[Anthropology by Robert Marett]@TWC D-Link bookAnthropology CHAPTER VIII 40/42
For him the only fact that matters is that, whereas some things in the world are ordinary, and can be reckoned on, other things cannot be reckoned on, but are wonder-working. Moreover, of wonder-working things, some are good and some are bad. To get all the good kind of wonder-workers on to his side, so as to confound the bad kind--that is what his religion is there to do for him.
"May blessings come, may mischiefs go!" is the import of his religious striving, whether anthropologists class it as spell or as prayer. Now the function of religion, it has been assumed, is to restore confidence, when man is mazed, and out of his depth, fearful of the mysteries that obtrude on his life, yet compelled, if not exactly wishful, to face them and wrest from them whatever help is in them. This function religion fulfils by what may be described in one word as "suggestion." How the suggestion works psychologically--how, for instance, association of ideas, the so-called "sympathetic magic," predominates at the lower levels of religious experience--is a difficult and technical question which cannot be discussed here. Religion stands by when there is something to be done, and suggests that it can be done well and successfully; nay, that it is being so done.
And, when the religion is of the effective sort, the believers respond to the suggestion, and put the thing through.

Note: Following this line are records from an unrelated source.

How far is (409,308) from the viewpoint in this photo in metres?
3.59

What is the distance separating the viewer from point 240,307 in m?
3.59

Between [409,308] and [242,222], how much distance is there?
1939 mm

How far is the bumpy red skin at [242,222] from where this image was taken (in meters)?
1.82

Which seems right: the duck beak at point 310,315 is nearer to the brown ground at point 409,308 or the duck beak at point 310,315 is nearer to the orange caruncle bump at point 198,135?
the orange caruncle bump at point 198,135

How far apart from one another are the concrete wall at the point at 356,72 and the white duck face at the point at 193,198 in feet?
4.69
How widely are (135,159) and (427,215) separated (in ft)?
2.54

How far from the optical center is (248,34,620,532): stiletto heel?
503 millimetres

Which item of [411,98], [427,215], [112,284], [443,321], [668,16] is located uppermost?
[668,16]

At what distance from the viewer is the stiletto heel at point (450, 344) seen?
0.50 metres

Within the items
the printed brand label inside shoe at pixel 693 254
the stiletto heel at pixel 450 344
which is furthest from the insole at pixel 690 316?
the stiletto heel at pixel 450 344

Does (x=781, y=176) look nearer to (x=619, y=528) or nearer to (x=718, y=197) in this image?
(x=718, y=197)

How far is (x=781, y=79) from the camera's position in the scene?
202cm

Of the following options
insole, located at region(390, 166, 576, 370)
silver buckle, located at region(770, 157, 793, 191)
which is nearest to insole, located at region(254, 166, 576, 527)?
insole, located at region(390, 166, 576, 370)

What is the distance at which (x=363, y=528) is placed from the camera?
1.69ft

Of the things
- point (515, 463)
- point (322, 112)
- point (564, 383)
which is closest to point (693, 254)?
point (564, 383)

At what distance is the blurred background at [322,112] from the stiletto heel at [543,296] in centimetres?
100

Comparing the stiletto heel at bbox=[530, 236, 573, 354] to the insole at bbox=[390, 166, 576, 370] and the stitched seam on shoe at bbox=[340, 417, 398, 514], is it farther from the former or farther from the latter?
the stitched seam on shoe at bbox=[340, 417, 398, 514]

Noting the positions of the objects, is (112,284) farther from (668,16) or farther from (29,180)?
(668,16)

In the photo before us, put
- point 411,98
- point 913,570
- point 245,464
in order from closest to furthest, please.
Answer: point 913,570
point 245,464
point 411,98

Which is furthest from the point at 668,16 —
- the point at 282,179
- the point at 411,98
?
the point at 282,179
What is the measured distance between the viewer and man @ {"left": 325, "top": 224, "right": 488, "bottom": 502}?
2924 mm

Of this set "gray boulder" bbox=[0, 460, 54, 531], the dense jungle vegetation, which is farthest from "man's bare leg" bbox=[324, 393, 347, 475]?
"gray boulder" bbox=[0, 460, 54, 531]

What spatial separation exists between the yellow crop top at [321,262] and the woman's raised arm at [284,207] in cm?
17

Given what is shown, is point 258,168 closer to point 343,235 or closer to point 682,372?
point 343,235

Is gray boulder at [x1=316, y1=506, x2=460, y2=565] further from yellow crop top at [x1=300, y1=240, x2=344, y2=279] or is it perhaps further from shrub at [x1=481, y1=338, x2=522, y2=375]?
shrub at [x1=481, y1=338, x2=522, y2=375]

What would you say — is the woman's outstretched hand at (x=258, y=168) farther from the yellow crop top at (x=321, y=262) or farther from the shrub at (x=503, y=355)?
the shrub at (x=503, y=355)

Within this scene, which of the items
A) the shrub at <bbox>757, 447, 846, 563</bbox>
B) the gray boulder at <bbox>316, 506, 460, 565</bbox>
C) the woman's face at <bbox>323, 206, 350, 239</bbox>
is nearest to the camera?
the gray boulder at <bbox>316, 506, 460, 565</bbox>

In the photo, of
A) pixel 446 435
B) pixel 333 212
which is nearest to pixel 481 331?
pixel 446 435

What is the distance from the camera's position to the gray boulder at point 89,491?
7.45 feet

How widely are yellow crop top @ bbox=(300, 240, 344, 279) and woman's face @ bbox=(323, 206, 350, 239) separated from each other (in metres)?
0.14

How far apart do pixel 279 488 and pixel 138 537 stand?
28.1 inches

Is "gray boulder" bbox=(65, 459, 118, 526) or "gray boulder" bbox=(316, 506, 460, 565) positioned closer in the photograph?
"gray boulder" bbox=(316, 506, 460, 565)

As the Latin poet says, "they can because they think they can." What, from the anthropological point of view, is the effective sort of religion, the sort that survives because, on the whole, those whom it helps survive? It is dangerous to make sweeping generalizations, but there is at any rate a good deal to be said for classing the world's religions either as mechanical and ineffective, or as spiritual and effective.
The mechanical kind offers its consolations in the shape of a set of implements.